FIGS. 16a and b show a direct assay curve and a direct assay standard curve.

 ──────────────────────────────────────────────────続 き Continuing on the front page (72) Inventor Ellen Sharq Casal, Bluestone Mills Circle, Ashburn, Virginia, USA, 20147 43988 (72) Inventor Stanley Stephen Stabinski, 18969, Tell, Pennsylvania, USA Ford, Rising Sun Road 729 (72) Inventor Shagang Wu, Mallard Drive East, North Wales, 19454, Pennsylvania, USA 252

Claims (17)

[Claims] 1. The following formula bonded to a carrier material: Wherein R, R ¹ , R ² , R ³ and R ⁴ are each independently hydrogen, (C ₁ -C ₆ ) alkyl and substituted (C ₁ -C ₆ )
Alkyl, (C ₂ -C ₆ ) alkenyl and substituted (C ₂ -C ₆ )
C ₆ ) alkenyl, (C ₁ -C ₆ ) alkoxy, (C ₁ -C
₆ ) An immunogen comprising a compound of the formulas which are alkyloxy and halide. 2. The method according to claim 1, wherein the carrier material is a protein, a polysaccharide,
The immunogen of claim 1, wherein the immunogen is selected from the group consisting of a synthetic polymer or copolymer. 3. The immunogen according to claim 1, wherein R is —COOH, R ¹ and R ² are methyl, and R ³ and R ⁴ are hydrogen. 4. R is --CH ₃ COOH, R ¹ and R
² is methyl, immunogen of claim 1 R ³ and R ⁴ are hydrogen. 5. An antibody produced against the immunogen of claim 1. 6. An antibody produced against the immunogen of claim 3. 7. An antibody produced against the immunogen of claim 4. 8. The following steps: (A) providing a sample containing an unknown amount of diacylhydrazine; (B) providing the sample with a binding affinity for a diacylhydrazine antigen in the presence of an immobilized diacylhydrazine antigen.
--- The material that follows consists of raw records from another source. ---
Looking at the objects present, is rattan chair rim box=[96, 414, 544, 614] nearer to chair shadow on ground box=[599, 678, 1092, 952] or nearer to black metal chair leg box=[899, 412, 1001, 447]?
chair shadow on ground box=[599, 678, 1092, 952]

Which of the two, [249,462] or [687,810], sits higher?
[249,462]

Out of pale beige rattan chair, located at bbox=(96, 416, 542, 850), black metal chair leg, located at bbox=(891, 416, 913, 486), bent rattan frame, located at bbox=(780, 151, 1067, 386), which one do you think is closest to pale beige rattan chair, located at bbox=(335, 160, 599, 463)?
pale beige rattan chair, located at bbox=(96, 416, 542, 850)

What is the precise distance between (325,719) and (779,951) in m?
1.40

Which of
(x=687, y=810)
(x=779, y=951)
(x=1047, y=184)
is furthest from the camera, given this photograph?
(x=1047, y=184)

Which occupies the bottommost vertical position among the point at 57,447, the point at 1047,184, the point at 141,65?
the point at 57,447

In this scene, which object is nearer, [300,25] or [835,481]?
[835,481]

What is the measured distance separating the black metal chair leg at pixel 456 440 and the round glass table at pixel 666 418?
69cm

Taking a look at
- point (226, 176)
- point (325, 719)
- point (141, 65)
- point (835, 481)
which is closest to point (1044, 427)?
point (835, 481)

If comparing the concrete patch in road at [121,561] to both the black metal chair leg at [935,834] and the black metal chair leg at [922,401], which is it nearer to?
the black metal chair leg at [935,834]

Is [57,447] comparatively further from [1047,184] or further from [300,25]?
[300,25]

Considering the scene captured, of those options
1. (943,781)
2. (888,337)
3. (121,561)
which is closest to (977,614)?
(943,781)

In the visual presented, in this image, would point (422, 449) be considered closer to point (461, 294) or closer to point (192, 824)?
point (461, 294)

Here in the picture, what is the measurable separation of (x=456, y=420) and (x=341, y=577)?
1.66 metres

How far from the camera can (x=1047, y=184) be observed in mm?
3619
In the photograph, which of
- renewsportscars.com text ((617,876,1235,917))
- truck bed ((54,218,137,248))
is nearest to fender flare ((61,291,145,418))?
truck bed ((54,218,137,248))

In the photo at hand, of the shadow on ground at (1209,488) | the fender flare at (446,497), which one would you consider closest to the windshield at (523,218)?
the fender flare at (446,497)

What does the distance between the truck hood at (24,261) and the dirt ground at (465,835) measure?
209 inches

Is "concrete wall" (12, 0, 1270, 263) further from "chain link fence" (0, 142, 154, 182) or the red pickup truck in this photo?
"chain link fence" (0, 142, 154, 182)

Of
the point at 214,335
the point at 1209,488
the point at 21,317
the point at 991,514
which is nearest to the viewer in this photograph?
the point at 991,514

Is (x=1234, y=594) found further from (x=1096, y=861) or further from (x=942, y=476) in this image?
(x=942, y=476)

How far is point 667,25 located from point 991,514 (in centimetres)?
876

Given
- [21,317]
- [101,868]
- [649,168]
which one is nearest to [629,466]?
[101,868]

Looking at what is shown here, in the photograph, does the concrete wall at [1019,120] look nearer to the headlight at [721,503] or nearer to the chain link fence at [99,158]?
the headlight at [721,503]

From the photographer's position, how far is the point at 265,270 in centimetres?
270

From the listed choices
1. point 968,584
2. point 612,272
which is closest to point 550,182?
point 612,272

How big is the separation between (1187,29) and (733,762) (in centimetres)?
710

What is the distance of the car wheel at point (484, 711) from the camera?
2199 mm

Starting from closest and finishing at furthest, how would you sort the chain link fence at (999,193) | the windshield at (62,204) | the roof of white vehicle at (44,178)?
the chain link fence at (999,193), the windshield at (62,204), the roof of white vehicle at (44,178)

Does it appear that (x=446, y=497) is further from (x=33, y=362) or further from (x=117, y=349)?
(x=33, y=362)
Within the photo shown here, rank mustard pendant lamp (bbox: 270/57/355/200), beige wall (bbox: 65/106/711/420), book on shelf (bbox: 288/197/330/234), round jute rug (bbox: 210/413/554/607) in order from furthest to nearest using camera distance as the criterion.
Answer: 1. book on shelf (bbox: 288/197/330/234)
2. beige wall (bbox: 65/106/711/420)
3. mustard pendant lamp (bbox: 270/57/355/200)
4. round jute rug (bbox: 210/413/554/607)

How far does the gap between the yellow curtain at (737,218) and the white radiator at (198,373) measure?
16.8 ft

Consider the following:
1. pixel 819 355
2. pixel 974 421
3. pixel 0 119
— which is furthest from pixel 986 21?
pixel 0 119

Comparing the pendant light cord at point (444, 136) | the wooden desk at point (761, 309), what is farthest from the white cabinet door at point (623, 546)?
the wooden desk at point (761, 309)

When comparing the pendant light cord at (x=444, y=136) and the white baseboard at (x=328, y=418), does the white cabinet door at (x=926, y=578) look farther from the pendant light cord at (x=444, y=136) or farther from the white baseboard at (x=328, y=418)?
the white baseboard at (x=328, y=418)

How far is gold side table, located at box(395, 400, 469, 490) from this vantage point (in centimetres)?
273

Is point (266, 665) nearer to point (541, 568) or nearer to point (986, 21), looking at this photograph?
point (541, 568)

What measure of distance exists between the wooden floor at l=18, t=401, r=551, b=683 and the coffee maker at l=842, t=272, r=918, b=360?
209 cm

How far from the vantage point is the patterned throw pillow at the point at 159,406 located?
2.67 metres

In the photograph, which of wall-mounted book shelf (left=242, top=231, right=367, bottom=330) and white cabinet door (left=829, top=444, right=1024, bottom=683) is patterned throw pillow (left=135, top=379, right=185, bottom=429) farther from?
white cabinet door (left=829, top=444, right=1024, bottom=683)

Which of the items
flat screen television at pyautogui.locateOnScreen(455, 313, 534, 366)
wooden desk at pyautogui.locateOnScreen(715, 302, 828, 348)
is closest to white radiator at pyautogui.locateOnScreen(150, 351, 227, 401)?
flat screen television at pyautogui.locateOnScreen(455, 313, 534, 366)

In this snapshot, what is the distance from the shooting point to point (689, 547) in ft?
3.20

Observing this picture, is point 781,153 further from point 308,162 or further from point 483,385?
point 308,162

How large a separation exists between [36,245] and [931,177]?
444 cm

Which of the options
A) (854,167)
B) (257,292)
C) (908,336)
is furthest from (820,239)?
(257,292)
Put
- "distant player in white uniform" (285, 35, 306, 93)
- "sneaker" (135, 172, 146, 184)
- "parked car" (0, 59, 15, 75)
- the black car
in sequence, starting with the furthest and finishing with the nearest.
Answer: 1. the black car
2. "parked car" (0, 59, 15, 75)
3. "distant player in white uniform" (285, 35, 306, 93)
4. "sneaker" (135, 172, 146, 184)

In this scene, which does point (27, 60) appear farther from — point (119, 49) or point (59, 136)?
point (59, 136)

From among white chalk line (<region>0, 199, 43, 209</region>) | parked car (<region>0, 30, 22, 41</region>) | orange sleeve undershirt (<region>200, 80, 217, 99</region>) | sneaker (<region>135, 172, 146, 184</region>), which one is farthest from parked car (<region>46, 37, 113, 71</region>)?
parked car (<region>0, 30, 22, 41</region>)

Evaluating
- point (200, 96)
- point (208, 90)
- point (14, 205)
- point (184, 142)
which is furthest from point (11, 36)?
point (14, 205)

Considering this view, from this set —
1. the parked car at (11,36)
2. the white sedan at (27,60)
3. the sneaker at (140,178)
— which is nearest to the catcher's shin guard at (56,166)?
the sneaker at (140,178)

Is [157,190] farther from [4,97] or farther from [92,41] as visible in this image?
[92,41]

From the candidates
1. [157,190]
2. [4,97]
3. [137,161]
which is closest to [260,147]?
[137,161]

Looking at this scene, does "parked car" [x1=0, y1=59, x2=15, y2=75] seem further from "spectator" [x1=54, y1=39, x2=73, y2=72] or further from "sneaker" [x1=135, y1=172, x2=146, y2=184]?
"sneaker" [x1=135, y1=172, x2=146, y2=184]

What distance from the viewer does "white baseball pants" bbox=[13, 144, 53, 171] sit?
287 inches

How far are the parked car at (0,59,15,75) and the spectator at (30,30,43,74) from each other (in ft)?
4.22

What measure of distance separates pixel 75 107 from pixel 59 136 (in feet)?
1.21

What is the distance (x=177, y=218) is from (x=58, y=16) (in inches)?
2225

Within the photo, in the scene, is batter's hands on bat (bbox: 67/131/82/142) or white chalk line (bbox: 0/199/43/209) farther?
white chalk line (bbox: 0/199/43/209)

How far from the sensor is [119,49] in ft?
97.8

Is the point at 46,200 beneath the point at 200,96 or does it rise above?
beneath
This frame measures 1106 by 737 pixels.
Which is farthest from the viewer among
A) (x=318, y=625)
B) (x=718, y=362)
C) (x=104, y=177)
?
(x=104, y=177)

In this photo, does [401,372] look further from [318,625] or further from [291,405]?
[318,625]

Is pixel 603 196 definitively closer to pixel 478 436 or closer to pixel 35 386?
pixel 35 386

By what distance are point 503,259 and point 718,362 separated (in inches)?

Contacting with the antibody to form a bound and unbound antibody-antigen complex; (C) unbound antibody-antigen complex is bound antibody-
(D) labeling the bound antibody complex with a detectable label; (E) causing a measurable change in the label; (F) measuring diacylhydrazine in the sample; , Diacylhydrazine or a derivative thereof. 9. The method of claim 8, wherein the detectable label is selected from enzymes, colored dyes, fluorescent materials, chemiluminescent materials, bioluminescent materials, and radioisotopes. 10. The method according to claim 8, wherein the detectable label is an enzyme-antibody complex capable of binding to the antibody. 11. The following steps: (A) providing a sample comprising an unknown amount of diacylhydrazine; (B) contacting the sample with an immobilized antibody having a binding affinity for a diacylhydrazine antigen, (C) contacting the diacylhydrazine antigen labeled with a detectable label with the uncomplexed immobilized antibody to form a labeled antibody-antigen complex; (D) in the label (E) measuring diacylhydrazine in a sample; a method for measuring diacylhydrazine or a derivative thereof, which comprises the step of: 12. The detectable label is an enzyme, a colored dye,
12. The method according to claim 11, wherein the method is selected from fluorescent materials, chemiluminescent materials, bioluminescent materials and radioisotopes. 13. The method according to claim 11, wherein the label is an enzyme-antigen complex capable of binding to the antibody. 14. The following components: (A) an antibody having a binding affinity for diacylhydrazine; (B) a label capable of binding to the antibody; and (C) producing a measurable change in the presence of the label. A kit for measuring diacylhydrazine, comprising: 15. The kit according to claim 14, further comprising a diacylhydrazine antigen. 16. The kit according to claim 14, wherein the label is an enzyme bound to an antibody having a binding affinity for the antibody. 17. The kit according to claim 14, wherein the label is an enzyme bound to a diacylhydrazine antigen having a binding affinity for an antibody.